=== Work task ===
This exercise calls for copying every line below that holds the word "California".

=== Listed entries ===
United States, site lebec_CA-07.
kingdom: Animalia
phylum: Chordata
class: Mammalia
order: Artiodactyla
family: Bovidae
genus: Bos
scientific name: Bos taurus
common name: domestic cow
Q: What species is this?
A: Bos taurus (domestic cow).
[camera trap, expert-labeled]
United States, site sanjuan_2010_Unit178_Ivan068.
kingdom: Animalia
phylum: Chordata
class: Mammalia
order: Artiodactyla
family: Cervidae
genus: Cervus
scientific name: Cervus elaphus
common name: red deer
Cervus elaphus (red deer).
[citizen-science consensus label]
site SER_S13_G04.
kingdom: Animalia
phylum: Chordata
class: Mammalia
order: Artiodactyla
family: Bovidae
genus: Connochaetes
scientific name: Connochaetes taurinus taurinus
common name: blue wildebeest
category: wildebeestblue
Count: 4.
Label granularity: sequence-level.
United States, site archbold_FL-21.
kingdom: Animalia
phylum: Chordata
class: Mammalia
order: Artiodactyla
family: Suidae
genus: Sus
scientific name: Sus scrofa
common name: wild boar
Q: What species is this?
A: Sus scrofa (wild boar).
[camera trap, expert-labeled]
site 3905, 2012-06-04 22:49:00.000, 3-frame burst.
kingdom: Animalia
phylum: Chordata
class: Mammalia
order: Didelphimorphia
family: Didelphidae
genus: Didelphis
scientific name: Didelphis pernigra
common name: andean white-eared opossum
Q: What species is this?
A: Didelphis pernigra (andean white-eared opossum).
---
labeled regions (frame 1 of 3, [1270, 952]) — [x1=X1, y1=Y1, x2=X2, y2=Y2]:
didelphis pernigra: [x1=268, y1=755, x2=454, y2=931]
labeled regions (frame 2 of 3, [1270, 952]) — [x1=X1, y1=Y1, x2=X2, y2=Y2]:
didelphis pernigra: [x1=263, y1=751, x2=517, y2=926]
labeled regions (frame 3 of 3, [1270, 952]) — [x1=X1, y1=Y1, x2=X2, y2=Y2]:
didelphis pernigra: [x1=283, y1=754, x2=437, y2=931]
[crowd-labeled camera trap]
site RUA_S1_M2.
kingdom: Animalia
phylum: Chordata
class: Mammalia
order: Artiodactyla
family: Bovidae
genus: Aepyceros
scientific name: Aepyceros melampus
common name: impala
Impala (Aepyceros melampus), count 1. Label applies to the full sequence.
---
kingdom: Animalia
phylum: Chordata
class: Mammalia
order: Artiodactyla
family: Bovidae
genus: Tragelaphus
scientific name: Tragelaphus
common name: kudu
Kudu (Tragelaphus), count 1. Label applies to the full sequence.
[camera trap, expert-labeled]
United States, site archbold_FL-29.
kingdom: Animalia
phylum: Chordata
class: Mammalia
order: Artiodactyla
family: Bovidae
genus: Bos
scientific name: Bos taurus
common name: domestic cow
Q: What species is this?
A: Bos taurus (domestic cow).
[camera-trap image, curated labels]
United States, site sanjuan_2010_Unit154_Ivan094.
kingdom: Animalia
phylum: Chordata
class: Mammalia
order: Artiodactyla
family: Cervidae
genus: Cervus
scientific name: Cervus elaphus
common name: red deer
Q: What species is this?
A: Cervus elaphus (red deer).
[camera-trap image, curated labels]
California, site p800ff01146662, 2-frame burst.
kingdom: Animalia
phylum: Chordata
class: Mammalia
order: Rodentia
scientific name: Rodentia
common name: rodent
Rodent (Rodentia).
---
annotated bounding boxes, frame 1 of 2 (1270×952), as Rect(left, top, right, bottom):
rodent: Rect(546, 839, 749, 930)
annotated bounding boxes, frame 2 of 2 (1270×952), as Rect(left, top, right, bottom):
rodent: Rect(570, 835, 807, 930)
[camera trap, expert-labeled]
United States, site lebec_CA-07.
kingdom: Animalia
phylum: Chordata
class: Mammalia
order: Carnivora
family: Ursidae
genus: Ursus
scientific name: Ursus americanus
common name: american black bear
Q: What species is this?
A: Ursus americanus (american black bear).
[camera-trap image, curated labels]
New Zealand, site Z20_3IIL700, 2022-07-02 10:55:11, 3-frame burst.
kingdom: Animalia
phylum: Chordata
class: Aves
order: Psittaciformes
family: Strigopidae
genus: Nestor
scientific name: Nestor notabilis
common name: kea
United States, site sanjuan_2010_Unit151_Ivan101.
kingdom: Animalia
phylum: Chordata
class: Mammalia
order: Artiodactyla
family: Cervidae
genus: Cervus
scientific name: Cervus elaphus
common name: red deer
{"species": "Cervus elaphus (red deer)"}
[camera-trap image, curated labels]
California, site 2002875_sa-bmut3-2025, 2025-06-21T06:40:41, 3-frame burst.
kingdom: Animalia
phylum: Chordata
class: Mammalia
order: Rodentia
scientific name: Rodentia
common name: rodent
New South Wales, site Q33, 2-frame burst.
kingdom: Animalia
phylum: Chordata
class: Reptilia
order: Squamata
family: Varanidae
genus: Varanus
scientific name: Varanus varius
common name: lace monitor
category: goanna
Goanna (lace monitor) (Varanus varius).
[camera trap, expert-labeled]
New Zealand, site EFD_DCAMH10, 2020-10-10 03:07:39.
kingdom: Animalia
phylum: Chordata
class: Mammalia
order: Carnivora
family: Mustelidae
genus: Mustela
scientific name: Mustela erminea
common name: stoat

=== Completed exercise ===
California, site p800ff01146662, 2-frame burst.
California, site 2002875_sa-bmut3-2025, 2025-06-21T06:40:41, 3-frame burst.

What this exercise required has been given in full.